Sections 230 to 232 of the Companies Act, 2013 provides that arrangements and engage between a company and its creditors and shareholders. Historically these provisions are rarely used in India as a tool of debt restructuring and are mostly used for the purposes of corporate restructure developing like mergers, demergers, amalgamations. Companies like Essar Oil Limited and BPL Limited are the few exceptions which have used this provision for arrangements route for debt restructuring in the past. Unlike in the UK and Singapore, the schemes of arrangements mechanism did not find many takers in India primarily due to one reason procedural requirements, long retard and hold out by creditors. However, this route is significantly more attractive rather than IBC route for a company like IL&FS for reasons which is mention Below.

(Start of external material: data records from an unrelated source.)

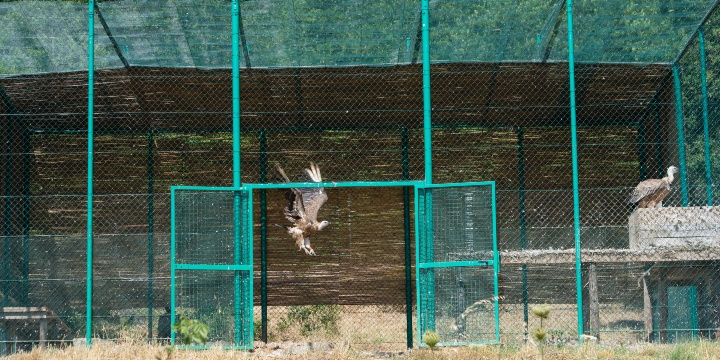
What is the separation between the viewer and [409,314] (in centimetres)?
1139

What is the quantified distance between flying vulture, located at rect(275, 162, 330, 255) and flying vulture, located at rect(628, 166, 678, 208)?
3688 mm

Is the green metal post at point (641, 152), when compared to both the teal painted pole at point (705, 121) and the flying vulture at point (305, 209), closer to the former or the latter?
the teal painted pole at point (705, 121)

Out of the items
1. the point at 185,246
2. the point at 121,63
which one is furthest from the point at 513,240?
the point at 121,63

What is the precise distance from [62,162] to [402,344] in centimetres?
534

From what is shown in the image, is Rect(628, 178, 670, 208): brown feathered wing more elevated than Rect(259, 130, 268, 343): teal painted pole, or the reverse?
Rect(628, 178, 670, 208): brown feathered wing

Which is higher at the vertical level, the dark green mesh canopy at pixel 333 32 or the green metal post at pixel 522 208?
the dark green mesh canopy at pixel 333 32

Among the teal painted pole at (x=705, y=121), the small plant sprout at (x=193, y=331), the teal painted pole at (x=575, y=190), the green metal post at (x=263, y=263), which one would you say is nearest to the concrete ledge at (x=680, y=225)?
the teal painted pole at (x=575, y=190)

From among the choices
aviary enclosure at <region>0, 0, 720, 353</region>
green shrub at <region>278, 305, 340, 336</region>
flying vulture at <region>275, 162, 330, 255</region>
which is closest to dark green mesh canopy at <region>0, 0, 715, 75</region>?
aviary enclosure at <region>0, 0, 720, 353</region>

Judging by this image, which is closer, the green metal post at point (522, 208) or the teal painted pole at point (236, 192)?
the teal painted pole at point (236, 192)

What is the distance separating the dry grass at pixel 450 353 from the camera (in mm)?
8391

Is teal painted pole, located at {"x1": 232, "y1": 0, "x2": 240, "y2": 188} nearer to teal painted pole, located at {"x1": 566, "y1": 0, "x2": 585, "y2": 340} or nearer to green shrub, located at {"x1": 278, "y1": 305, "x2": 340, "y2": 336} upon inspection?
green shrub, located at {"x1": 278, "y1": 305, "x2": 340, "y2": 336}

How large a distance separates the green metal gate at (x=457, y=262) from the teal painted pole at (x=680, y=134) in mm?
3207

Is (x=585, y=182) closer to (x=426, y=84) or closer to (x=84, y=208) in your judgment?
(x=426, y=84)

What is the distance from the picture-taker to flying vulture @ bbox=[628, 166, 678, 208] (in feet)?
35.3
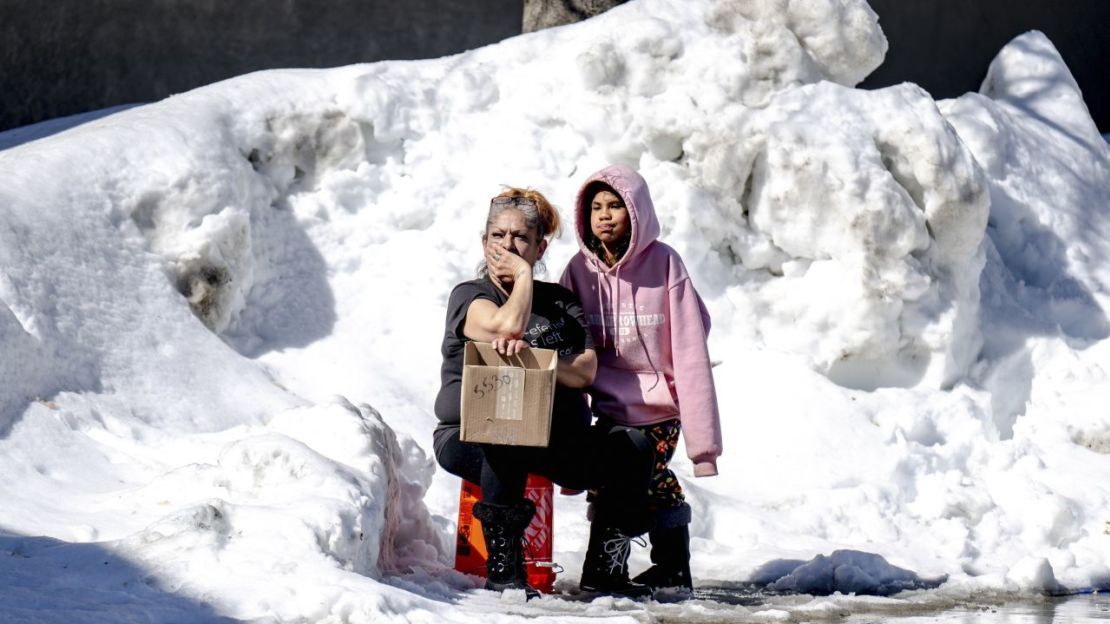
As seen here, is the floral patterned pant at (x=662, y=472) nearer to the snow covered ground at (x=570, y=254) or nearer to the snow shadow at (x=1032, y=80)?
the snow covered ground at (x=570, y=254)

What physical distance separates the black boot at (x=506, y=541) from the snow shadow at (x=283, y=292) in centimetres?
246

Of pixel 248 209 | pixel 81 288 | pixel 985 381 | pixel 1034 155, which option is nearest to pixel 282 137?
pixel 248 209

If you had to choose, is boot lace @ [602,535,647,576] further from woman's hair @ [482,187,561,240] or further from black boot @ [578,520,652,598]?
woman's hair @ [482,187,561,240]

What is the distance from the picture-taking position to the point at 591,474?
4324 millimetres

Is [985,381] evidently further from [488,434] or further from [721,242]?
[488,434]

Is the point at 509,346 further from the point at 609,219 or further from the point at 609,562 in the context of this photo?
the point at 609,562

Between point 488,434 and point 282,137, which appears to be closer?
point 488,434

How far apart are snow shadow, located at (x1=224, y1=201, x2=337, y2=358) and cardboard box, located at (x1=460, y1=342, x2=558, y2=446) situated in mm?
2589

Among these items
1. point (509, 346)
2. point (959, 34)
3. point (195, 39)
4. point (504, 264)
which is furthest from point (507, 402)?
point (959, 34)

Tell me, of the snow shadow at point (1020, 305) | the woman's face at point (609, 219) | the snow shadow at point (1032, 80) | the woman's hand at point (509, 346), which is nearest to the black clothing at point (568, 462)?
the woman's hand at point (509, 346)

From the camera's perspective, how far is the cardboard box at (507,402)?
13.1 feet

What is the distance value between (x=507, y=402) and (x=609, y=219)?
80cm

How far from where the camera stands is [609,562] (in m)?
4.50

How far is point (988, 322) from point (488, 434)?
4.36 m
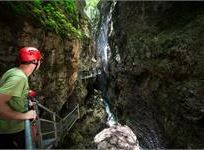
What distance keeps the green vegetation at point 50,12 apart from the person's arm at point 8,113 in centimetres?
366

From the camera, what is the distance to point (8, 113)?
2.65 meters

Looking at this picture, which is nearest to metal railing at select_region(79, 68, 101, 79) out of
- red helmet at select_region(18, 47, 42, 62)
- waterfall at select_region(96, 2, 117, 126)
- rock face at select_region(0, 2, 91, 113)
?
waterfall at select_region(96, 2, 117, 126)

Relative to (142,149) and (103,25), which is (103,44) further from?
(142,149)

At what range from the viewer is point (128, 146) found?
20.7 feet

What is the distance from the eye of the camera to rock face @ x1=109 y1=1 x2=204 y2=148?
376 inches

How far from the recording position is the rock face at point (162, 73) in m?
9.56

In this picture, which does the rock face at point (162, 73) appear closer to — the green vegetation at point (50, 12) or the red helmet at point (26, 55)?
the green vegetation at point (50, 12)

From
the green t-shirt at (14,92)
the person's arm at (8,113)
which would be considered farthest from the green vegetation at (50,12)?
the person's arm at (8,113)

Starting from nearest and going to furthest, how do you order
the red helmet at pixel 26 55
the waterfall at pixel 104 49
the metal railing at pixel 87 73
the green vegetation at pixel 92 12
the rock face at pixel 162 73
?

The courts defined the terms “arrangements” and “compromises” very broadly to entire transactions including corporate restructure developing and credit restructure developing. Another benefit of this way is that the promoters don’t have to surrender their supremacy over the company during the implementation of this scheme. Thirdly, a condition precedent to Tape the IBC is that the corporate debtor must have committed a ‘default’, while such a condition is not required under section 230 of the Companies Act, 2013.

In any case, not at all like Section 14 of the IBC and the Companies Act, 2013 does not accommodate a ban amid the pendency of a plan Petition before the NCLT or amid the usage of this plan. Curiously, however, under the arrangements of the Companies Act of 1956, the High Court/NCLT had the ability to issue a ban. It is obscure if the oversight is pondered or only an instance of omissions cases. Starting today, the law is a long way from clear and the methodology of the NCLT obscure. Remarkably, a ban can be provisioned for in the plan itself which would be eventually official upon the loan bosses subject to the endorse of the NCLT.

Concluding remarks

IL&FS alongside 40 of its backups have recorded a request of before the NCLT for “specific reliefs regarding documenting of a plan of course of action under area 230 of the Companies Act”. Be that as it may, it is only the start and it will be a long voyage before the organization can land at any goals as the plan will require the recommended endorsement of the leaders and investors of the organizations and the authorize of the NCLT. Going ahead, we anticipate that this case will hurl another arrangement of difficulties and nuanced inquiries of law. While the bigger implications of this case will be known at the appropriate time, essentially, IL&FS has been effective in activating new talks on an earnest requirement for a far-reaching liquidation law for money related specialist organizations.